Los Angeles Times

Lottery ticket loses $63 million

- By Veronica Rocha and Garrett Therolf veronica.rocha @latimes.com Twitter: @VeronicaRo­chaLA garrett.therolf @latimes.com Twitter: @gtherolf Times staff writer Joseph Serna contribute­d to this report.

A SuperLotto Plus ticket went from a $63-million prize to a worthless scrap of paper late Thursday afternoon after the person who bought it failed to show up by the deadline to turn it in.

The winner had 180 days from the drawing on Aug. 8 to claim the prize. The California Lottery had even put out a public call, warning the winner to claim his or her prize money before 5 p.m. Thursday or lose it.

Despite all the hype, lottery officials said the wouldbe winner never came forward. But the end of someone’s $63-million dream didn’t come without controvers­y.

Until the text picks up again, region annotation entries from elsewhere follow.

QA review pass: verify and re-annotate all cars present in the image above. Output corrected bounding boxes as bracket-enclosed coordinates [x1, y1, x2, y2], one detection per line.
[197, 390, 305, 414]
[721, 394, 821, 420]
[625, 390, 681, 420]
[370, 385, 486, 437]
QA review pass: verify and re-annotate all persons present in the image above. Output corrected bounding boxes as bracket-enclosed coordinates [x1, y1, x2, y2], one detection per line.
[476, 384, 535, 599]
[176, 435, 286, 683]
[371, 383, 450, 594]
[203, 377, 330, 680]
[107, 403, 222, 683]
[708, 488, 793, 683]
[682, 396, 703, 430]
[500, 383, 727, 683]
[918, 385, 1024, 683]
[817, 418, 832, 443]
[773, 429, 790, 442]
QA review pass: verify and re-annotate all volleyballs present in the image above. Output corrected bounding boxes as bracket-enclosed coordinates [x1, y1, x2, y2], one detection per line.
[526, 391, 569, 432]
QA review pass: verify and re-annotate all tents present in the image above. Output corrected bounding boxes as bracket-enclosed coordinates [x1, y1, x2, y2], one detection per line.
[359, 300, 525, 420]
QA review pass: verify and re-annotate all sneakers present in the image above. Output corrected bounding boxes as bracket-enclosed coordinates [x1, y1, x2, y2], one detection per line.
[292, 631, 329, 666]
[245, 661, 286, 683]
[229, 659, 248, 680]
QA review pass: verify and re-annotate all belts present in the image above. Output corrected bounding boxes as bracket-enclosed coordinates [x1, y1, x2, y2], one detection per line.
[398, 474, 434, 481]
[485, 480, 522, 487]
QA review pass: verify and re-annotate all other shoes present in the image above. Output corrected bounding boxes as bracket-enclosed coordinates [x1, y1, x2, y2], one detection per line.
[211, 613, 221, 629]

Brandy Milliner, a Los Angeles County resident, filed legal documents Wednesday morning, alleging he had turned in the winning ticket to the California Lottery Commission within the claim period.

He said the commission even sent him a letter congratula­ting him, saying he would receive a check in six to eight weeks.

Milliner said the commission later reneged on his payment. Lottery officials said they routinely send congratula­tory letters to people who claim to be winners before the ticket is confirmed.

According to the lawsuit, the commission sent a second notice in January, saying the ticket was “too damaged to be reconstruc­ted” and his claim could not be processed.

Milliner is asking a judge to declare him the winner.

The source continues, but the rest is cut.